In The Gutter But Looking At The Stars: Dung Beetles Use the Night Sky to Navigate
- Poppy Simon
- May 15, 2013
- 2 min read
Updated: Sep 14, 2020
Another article from Animalia, which made the print newspaper too! Unfortunately credit for the excellent title goes to my editor rather than me. Today's post features the first insects shown to use the stars for navigation.

Many animals are known to orient themselves according to the Sun, and some even to the Moon, but the dung, or scarab, beetle, has become the first known insect to also use the stars.
Once dung beetles find a good dung heap they roll their ball away in a straight line, to avoid coming full circle straight back to it, but this means that heading off in the right direction to begin with is very important. If they get it wrong, they could also bump into another beetle that might steal their dung.

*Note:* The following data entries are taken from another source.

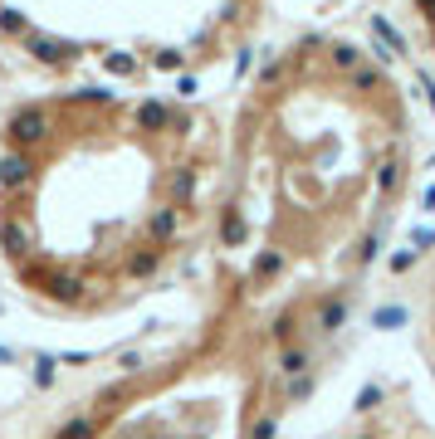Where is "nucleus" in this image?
<instances>
[{"instance_id": "f257e3e1", "label": "nucleus", "mask_w": 435, "mask_h": 439, "mask_svg": "<svg viewBox=\"0 0 435 439\" xmlns=\"http://www.w3.org/2000/svg\"><path fill=\"white\" fill-rule=\"evenodd\" d=\"M416 181L396 74L347 34L269 54L225 122L211 210V293L323 351L362 293Z\"/></svg>"}, {"instance_id": "f03ea898", "label": "nucleus", "mask_w": 435, "mask_h": 439, "mask_svg": "<svg viewBox=\"0 0 435 439\" xmlns=\"http://www.w3.org/2000/svg\"><path fill=\"white\" fill-rule=\"evenodd\" d=\"M225 156L216 108L64 83L0 117V273L49 318H112L211 239Z\"/></svg>"}, {"instance_id": "7ed1b4c3", "label": "nucleus", "mask_w": 435, "mask_h": 439, "mask_svg": "<svg viewBox=\"0 0 435 439\" xmlns=\"http://www.w3.org/2000/svg\"><path fill=\"white\" fill-rule=\"evenodd\" d=\"M313 366L318 351L211 293L176 346L98 386L49 439H279Z\"/></svg>"}, {"instance_id": "20e7f679", "label": "nucleus", "mask_w": 435, "mask_h": 439, "mask_svg": "<svg viewBox=\"0 0 435 439\" xmlns=\"http://www.w3.org/2000/svg\"><path fill=\"white\" fill-rule=\"evenodd\" d=\"M269 0H0V44L59 79L147 88L245 54Z\"/></svg>"}, {"instance_id": "39448f33", "label": "nucleus", "mask_w": 435, "mask_h": 439, "mask_svg": "<svg viewBox=\"0 0 435 439\" xmlns=\"http://www.w3.org/2000/svg\"><path fill=\"white\" fill-rule=\"evenodd\" d=\"M406 10H411V34H416L421 64L435 79V0H406Z\"/></svg>"}, {"instance_id": "423d86ee", "label": "nucleus", "mask_w": 435, "mask_h": 439, "mask_svg": "<svg viewBox=\"0 0 435 439\" xmlns=\"http://www.w3.org/2000/svg\"><path fill=\"white\" fill-rule=\"evenodd\" d=\"M421 337H426V356L435 371V259H431V278H426V298H421Z\"/></svg>"}]
</instances>
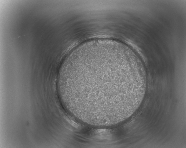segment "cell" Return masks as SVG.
I'll use <instances>...</instances> for the list:
<instances>
[{"label":"cell","mask_w":186,"mask_h":148,"mask_svg":"<svg viewBox=\"0 0 186 148\" xmlns=\"http://www.w3.org/2000/svg\"><path fill=\"white\" fill-rule=\"evenodd\" d=\"M122 63L101 50L69 60L62 73L64 92L76 117L91 124L110 125L130 113L137 92L134 78L129 68L111 76Z\"/></svg>","instance_id":"6da1fadb"}]
</instances>
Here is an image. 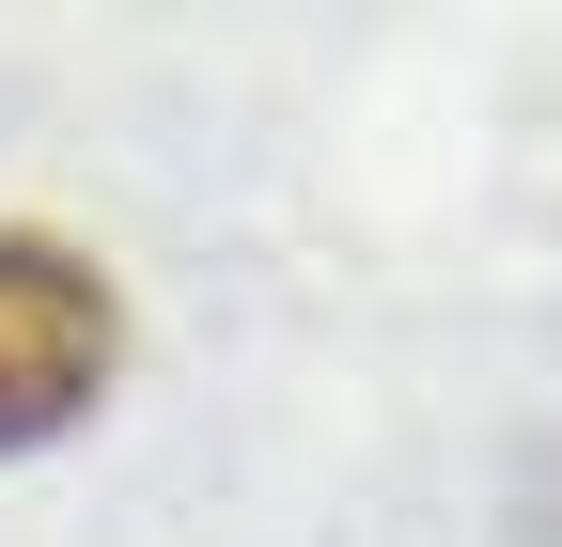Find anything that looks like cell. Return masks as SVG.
Wrapping results in <instances>:
<instances>
[{
	"mask_svg": "<svg viewBox=\"0 0 562 547\" xmlns=\"http://www.w3.org/2000/svg\"><path fill=\"white\" fill-rule=\"evenodd\" d=\"M110 391V282L47 235H0V454L63 438Z\"/></svg>",
	"mask_w": 562,
	"mask_h": 547,
	"instance_id": "cell-1",
	"label": "cell"
}]
</instances>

Scarabaeus satyrus still managed to navigate away from potential thieves on clear nights with no moon. Trying to work out what other indicators the beetles might be using, they carried out experiments in the field by attaching pieces of cardboard to the beetles to impede their vision (shown in the picture above). When placed in an arena with a dung ball in the middle, the shielded beetles took far longer to reach the edge than the control beetles, which had clear caps.
In the first experiment, the beetles might have been able to use other landmarks, like trees, as visual cues, so a second experiment was designed so that the beetles could only see the sky. The time taken for the beetles to reach the edge of the arena on moonless nights was not significantly more than on nights with a full moon. Beetles with cardboard caps, however, took much longer to navigate, as did all beetles on an overcast night.

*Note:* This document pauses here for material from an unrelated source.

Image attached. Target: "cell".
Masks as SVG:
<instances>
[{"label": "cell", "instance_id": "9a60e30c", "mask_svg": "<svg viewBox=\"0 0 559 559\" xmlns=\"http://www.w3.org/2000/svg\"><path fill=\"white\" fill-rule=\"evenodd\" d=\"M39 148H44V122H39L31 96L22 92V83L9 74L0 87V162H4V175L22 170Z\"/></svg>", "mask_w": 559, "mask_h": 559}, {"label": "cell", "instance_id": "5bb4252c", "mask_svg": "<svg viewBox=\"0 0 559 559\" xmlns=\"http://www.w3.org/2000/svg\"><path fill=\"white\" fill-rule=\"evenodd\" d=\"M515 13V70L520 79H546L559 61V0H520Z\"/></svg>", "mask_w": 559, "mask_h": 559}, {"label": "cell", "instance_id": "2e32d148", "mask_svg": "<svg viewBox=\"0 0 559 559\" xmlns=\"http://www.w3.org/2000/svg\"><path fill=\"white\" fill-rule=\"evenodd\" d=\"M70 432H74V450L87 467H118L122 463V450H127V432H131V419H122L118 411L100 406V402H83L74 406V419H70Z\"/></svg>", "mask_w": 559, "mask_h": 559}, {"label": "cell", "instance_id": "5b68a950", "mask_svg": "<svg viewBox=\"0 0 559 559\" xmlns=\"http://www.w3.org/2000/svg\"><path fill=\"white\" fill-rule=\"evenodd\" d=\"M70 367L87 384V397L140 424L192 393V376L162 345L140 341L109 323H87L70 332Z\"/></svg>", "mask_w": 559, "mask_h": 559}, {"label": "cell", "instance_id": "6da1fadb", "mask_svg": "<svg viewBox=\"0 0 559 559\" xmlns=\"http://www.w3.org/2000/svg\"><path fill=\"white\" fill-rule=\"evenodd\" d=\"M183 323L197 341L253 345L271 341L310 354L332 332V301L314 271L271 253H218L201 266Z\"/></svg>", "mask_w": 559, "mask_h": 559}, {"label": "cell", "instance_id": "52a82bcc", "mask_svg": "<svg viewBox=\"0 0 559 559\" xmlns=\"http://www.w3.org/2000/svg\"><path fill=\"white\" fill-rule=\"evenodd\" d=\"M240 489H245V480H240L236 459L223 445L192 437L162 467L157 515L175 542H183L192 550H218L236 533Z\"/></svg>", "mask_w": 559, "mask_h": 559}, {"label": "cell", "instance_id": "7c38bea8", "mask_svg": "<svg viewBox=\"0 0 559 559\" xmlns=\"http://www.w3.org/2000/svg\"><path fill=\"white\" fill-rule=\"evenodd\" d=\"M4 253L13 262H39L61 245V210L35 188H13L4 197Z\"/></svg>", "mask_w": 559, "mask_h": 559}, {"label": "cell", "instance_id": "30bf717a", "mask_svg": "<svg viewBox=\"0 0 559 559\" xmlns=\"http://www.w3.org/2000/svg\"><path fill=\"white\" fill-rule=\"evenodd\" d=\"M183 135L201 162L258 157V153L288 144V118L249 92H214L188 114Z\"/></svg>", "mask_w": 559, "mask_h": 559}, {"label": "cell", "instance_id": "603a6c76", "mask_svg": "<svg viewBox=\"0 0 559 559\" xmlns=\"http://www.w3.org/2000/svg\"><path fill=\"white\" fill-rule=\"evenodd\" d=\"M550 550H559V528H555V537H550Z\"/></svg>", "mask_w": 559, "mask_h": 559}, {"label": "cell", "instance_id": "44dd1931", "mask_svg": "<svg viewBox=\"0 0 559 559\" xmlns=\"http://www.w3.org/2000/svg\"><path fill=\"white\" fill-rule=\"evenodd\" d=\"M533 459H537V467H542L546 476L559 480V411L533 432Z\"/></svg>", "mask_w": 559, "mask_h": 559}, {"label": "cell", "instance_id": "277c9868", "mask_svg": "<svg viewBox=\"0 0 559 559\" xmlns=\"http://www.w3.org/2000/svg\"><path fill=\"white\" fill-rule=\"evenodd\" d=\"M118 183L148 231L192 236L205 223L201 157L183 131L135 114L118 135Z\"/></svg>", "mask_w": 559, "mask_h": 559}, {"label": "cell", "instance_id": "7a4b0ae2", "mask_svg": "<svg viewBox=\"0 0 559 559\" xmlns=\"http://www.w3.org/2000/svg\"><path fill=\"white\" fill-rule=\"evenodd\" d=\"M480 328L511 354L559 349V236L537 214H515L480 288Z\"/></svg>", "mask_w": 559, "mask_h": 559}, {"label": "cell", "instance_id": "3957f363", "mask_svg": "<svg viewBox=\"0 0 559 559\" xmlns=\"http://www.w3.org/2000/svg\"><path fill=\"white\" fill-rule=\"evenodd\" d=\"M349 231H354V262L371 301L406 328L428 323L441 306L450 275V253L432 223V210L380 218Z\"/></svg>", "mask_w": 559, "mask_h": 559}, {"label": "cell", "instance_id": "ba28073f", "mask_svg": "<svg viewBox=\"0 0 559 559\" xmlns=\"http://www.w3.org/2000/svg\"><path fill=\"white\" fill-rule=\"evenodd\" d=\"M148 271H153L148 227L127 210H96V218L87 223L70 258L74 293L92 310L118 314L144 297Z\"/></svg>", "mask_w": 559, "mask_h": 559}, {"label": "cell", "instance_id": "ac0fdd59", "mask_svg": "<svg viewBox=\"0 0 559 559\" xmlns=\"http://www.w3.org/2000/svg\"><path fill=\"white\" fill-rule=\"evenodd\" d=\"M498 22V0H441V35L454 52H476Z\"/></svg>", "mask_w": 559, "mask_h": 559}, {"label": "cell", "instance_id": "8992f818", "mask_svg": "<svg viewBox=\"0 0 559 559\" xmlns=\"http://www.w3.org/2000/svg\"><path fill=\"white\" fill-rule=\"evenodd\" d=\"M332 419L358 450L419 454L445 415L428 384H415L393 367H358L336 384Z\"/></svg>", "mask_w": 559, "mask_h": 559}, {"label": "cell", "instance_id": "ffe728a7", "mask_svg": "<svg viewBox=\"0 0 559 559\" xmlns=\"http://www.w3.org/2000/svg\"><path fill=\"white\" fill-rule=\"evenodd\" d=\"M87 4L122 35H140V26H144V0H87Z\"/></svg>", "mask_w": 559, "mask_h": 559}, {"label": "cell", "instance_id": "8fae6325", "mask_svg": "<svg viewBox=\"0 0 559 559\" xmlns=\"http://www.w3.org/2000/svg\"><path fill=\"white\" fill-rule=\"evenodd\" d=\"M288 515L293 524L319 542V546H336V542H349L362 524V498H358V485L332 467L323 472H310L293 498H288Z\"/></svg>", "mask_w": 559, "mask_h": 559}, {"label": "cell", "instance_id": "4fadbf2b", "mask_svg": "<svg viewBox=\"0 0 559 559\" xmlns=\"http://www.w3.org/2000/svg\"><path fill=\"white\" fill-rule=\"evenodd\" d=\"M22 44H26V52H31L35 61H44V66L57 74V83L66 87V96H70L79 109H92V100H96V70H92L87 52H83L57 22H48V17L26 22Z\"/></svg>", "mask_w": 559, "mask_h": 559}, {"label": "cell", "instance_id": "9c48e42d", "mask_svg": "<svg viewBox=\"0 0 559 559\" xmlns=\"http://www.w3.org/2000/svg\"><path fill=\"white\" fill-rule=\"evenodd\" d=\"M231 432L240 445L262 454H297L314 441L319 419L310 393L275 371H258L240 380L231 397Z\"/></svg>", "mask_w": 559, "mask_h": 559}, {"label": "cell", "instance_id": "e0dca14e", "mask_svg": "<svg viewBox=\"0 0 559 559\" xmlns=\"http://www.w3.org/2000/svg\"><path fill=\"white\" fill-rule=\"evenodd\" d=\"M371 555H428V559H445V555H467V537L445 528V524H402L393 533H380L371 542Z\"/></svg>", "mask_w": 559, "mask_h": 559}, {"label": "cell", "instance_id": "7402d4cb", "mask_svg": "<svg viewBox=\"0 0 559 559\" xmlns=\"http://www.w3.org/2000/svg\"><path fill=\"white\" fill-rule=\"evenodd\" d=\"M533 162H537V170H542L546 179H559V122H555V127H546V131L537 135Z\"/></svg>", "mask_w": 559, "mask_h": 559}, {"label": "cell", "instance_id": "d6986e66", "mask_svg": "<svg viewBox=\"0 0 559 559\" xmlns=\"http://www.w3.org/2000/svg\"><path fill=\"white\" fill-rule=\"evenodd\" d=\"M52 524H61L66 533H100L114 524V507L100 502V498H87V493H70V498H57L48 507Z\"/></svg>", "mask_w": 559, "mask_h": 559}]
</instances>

A further experiment was designed to work out how exactly the beetles used the stars by changing projected lights in a planetarium. Here they found that the beetles could navigate just as well using only the vague glow of the (artificial) Milky Way as when 4000 individual stars were projected. Not only then, are these beetles the first insects to use the stars to navigate, they are now the first ever animals to have been shown to use the Milky Way.
Following the publication of their paper in the journal Current Biology, Dr Dacke says that the team will “continue to look at how the starry sky looks through the eyes of the [dung] beetles… since there are still many things about celestial orientation in beetles that we do not understand.”